LA ROSA — La squadra si poggia su una solida colonna di calciatori autoctoni, alimentata con elementi internazionali e offre un buon compromesso tra veterani e giovani. In attacco da tenere d'occhio c'è Mbokani, vecchio pirata congolese ex Anderlecht abituato a segnare anche in Champions. Tuttavia il titolare di coppa è Junior Moraes, brasiliano preso dai cinesi del Tj Quanjian, che in Europa League ha già segnato ben 6 gol in appena 8 partite. Appena dietro di lui c'è un tridente in cui a fianco dei nazionali Garmash e Tsygankov opera un'altro straniero da tenere d'occhio: il paraguaiano Derlis Gonzalez, peperino classe 93 tutto dribbling e velocità, pescato in Sudamerica dai sapienti scout del Benfica e passato pure da Basilea, dove con i giovani di talento ci sanno fare . Dietro, di fianco a Khacheridi, centrale della nazionale del c.t. Shevchenko, opera Kadar, ungherese ex Newcastle.

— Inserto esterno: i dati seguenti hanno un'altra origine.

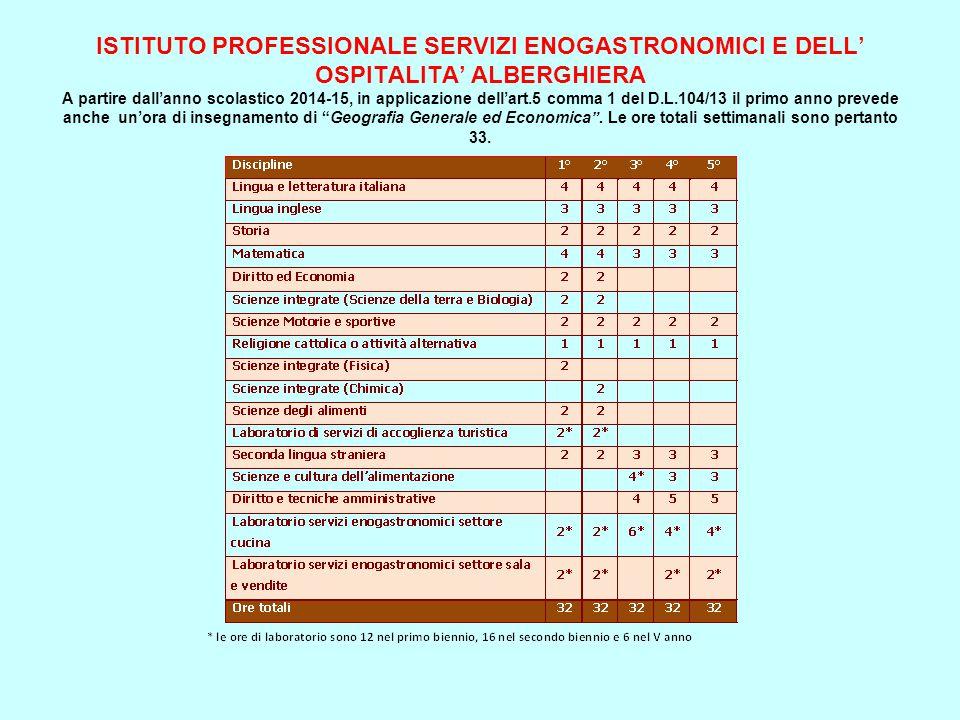 ISTITUTO PROFESSIONALE SERVIZI ENOGASTRONOMICI E DELL' OSPITALITA' ALBERGHIERA A partire dall'anno scolastico 2014-15, in applicazione dell'art.5 comm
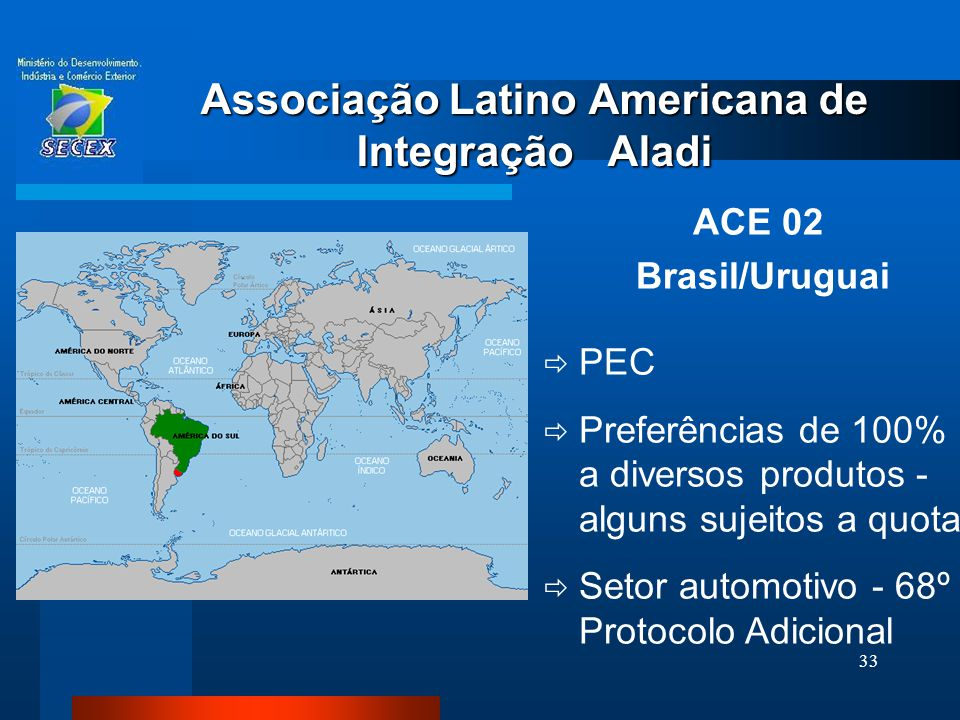 Associação Latino Americana de Integração Aladi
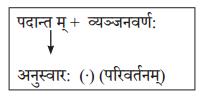 Abhyasvan Bhav Sanskrit Class 10 Solutions Chapter 6 सन्धिः 5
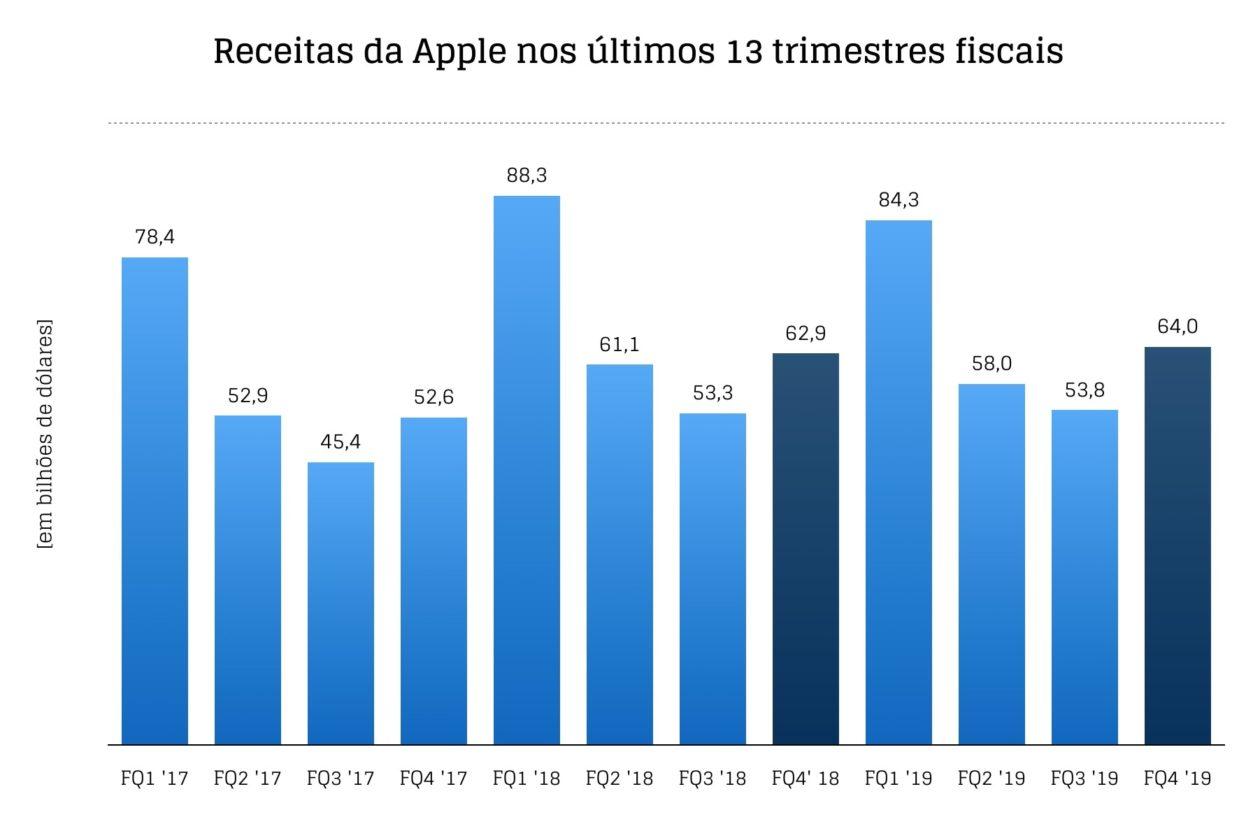 Gráfico do quatro trimestre fiscal de 2019 da Apple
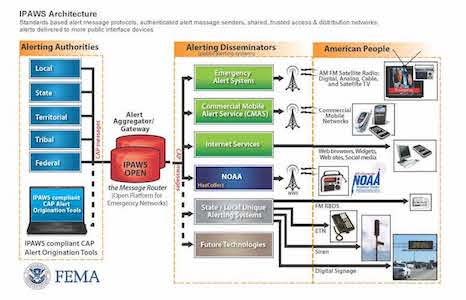 Diagram showing IPAWS architecture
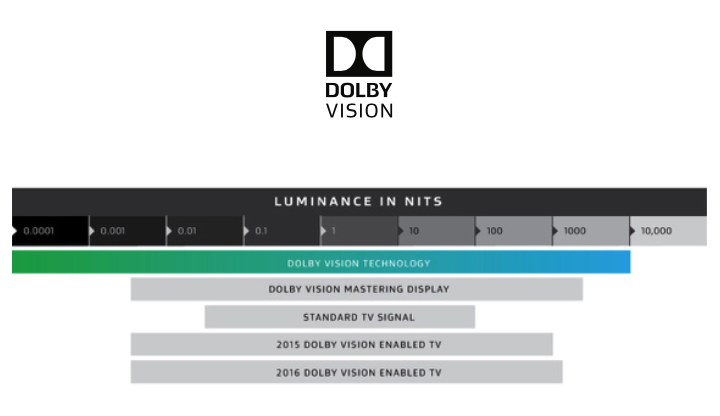 Dolby Vision Luminance 2017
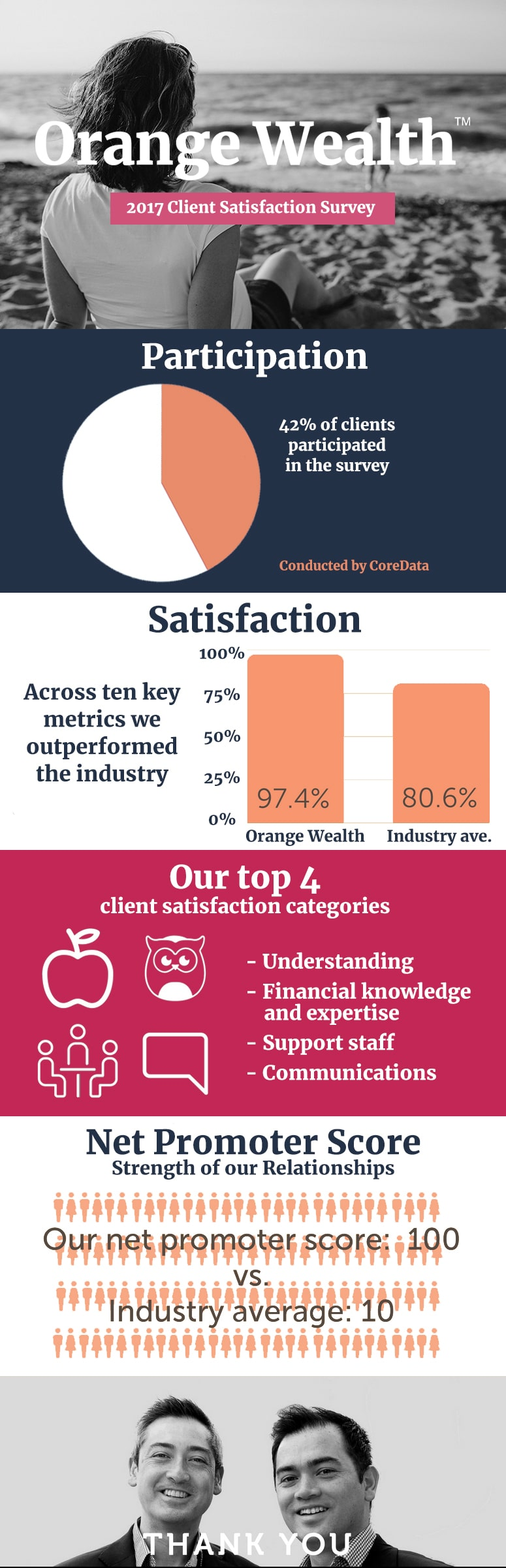 orange wealth client satisfaction survey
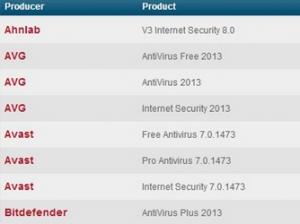 AV-Test发布Windows 8兼容杀毒软件列表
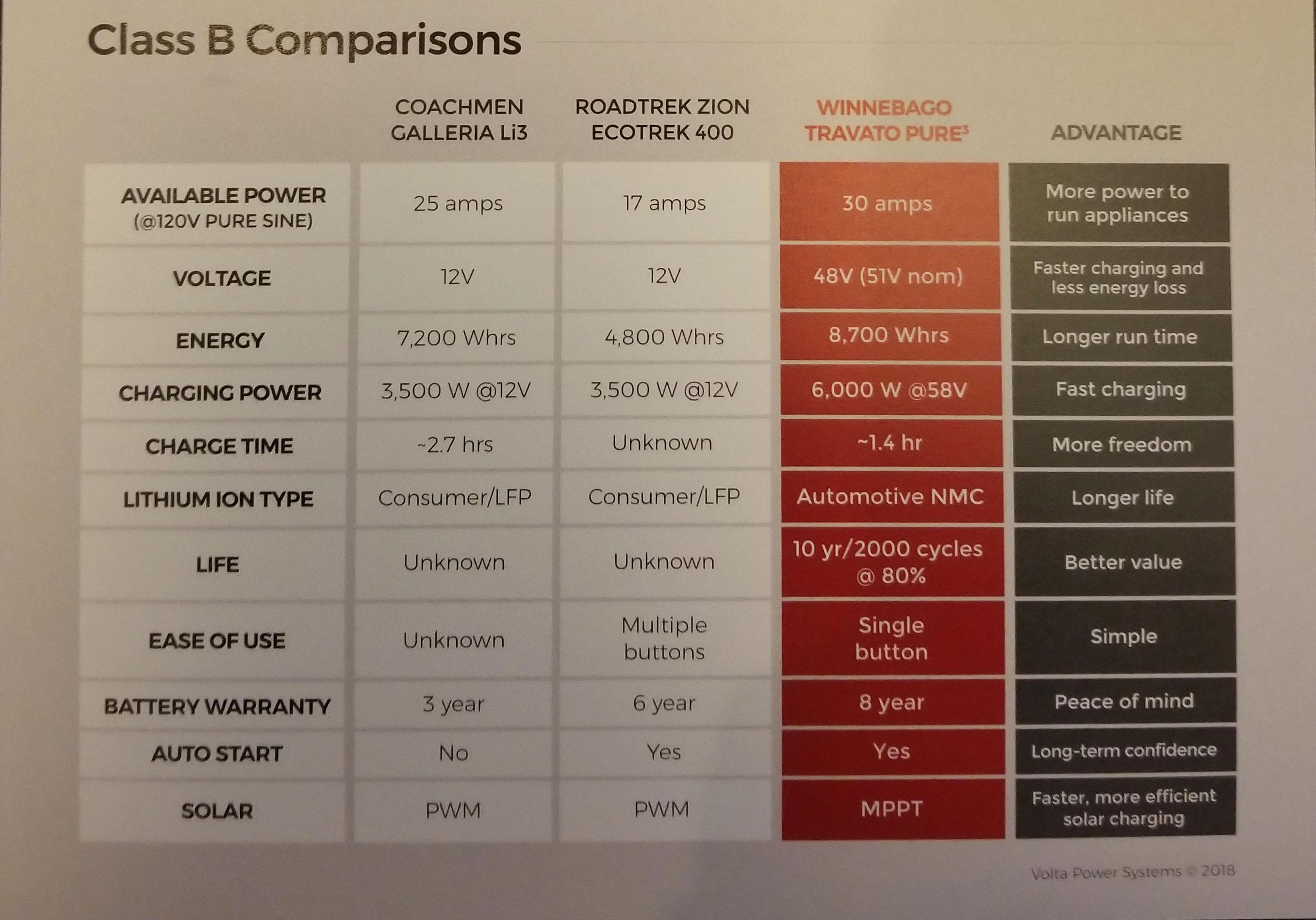 The Travato Pure3 Energy Management System vs. the Coachmen Galleria Li3 and the Roadtrek Zion EcoTrek 400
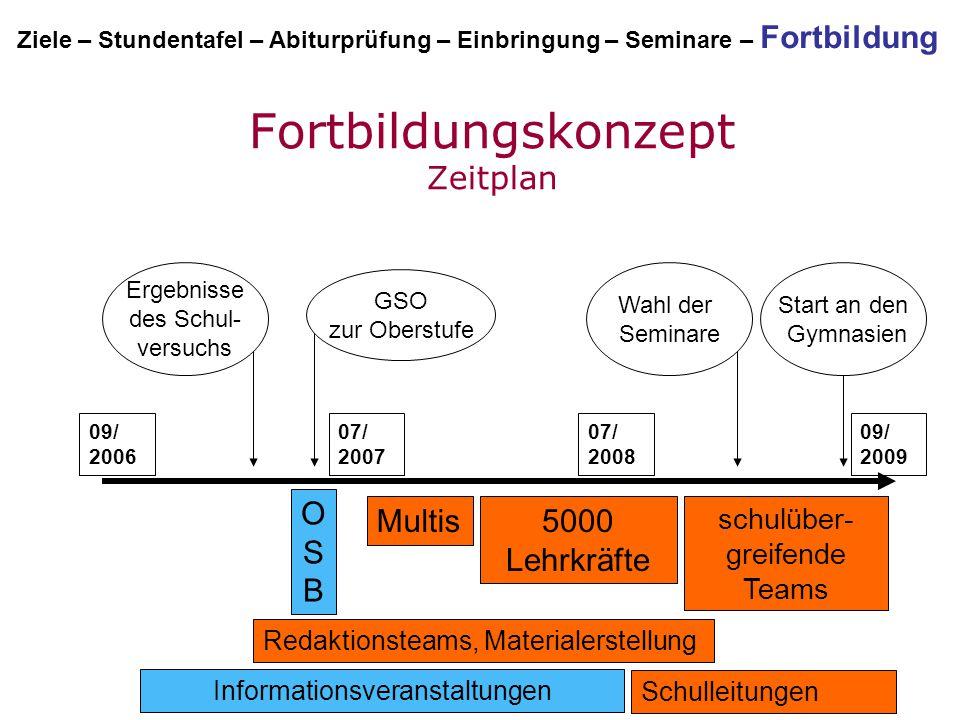 09/ 2006 09/ 2009 07/ 2007 07/ 2008 5000 Lehrkräfte Informationsveranstaltungen Multis Ergebnisse des Schul- versuchs GSO zur Oberstufe Start an den G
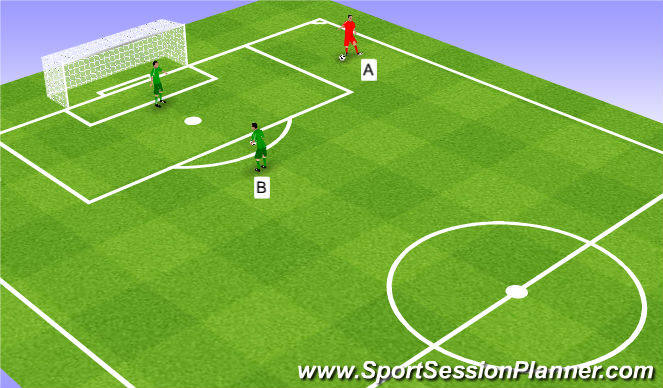 Football/Soccer Session Plan Drill (Colour): Wrzutki.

COLLETTIVO — Insomma, niente nomi altisonanti ma una buona organizzazione di squadra, solida e pronta a far male in casa, dove quest'anno in Europa non ha mai perso. La Lazio farà bene a chiudere il discorso all'Olimpico, perché nel loro Olimpico, quello di Kiev, che ospiterà la finale di Champions, non è poi così semplice fare risultato.